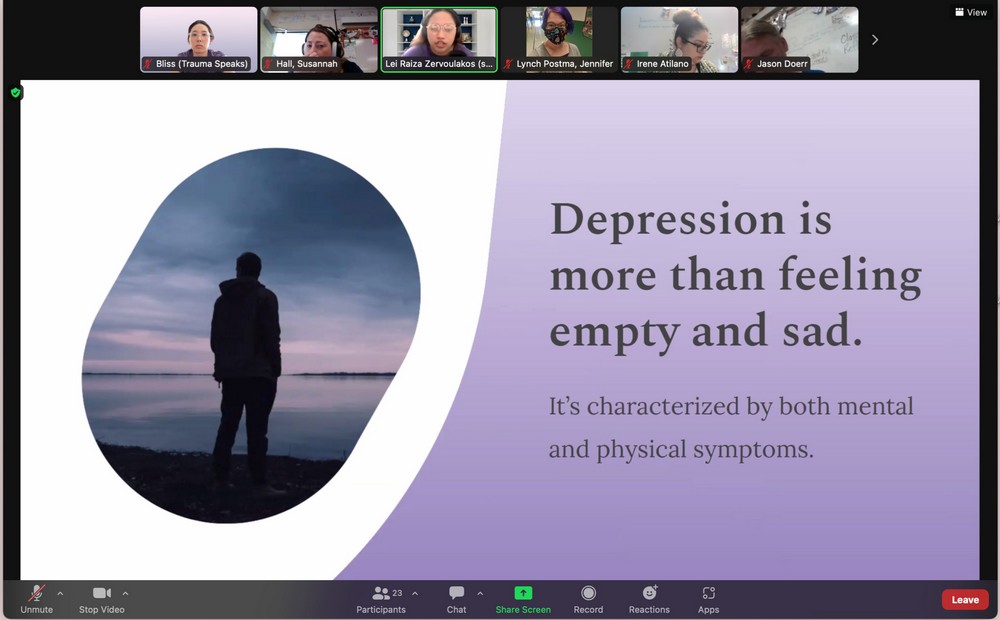 View

Bliss (Trauma Speaks)
Hall, Susannah
Lei Raiza Zervoulakos (s...
Lynch Postma, Jennifer
Irene Atilano
Jason Doerr

Depression is more than feeling empty and sad.

It's characterized by both mental and physical symptoms.

Unmute
Stop Video
23
Participants
Chat
Share Screen
Record
Reactions
Apps
Leave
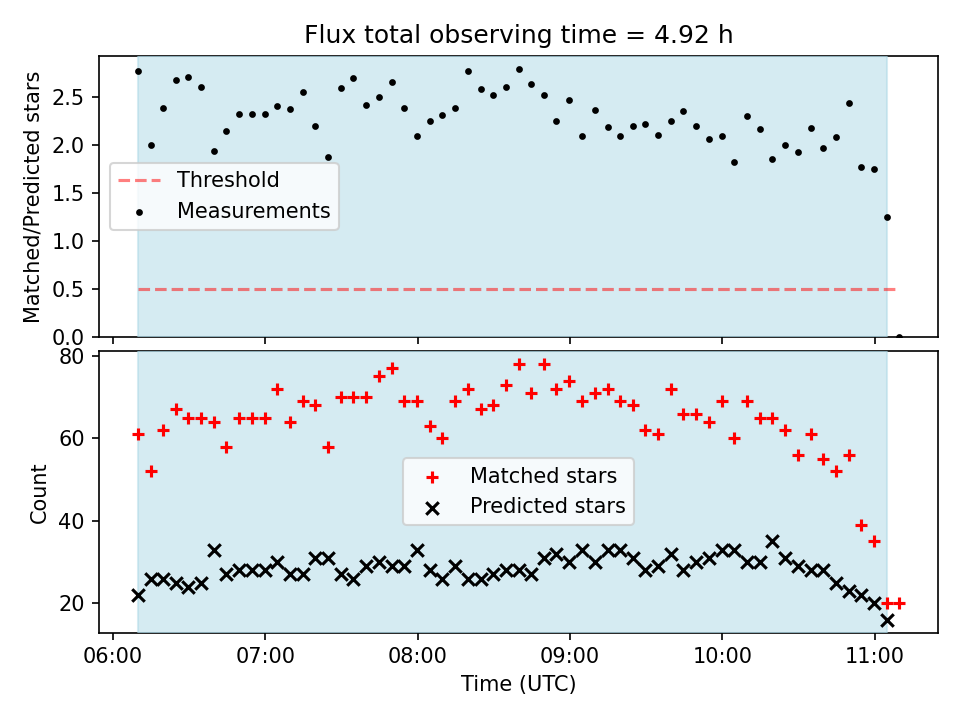 Flux total observing time = 4.92 h

Matched/Predicted stars

2.5
2.0
1.5
1.0
0.5
0.0

Threshold
Measurements

Count

80
60
40
20

Matched stars
Predicted stars

06:00
07:00
08:00
09:00
10:00
11:00

Time (UTC)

****************************************

__ABOUT THIS TASK__:
Every line above holding the string "stars" should be listed.

__TASK SOLUTION__:
Matched/Predicted stars
Matched stars
Predicted stars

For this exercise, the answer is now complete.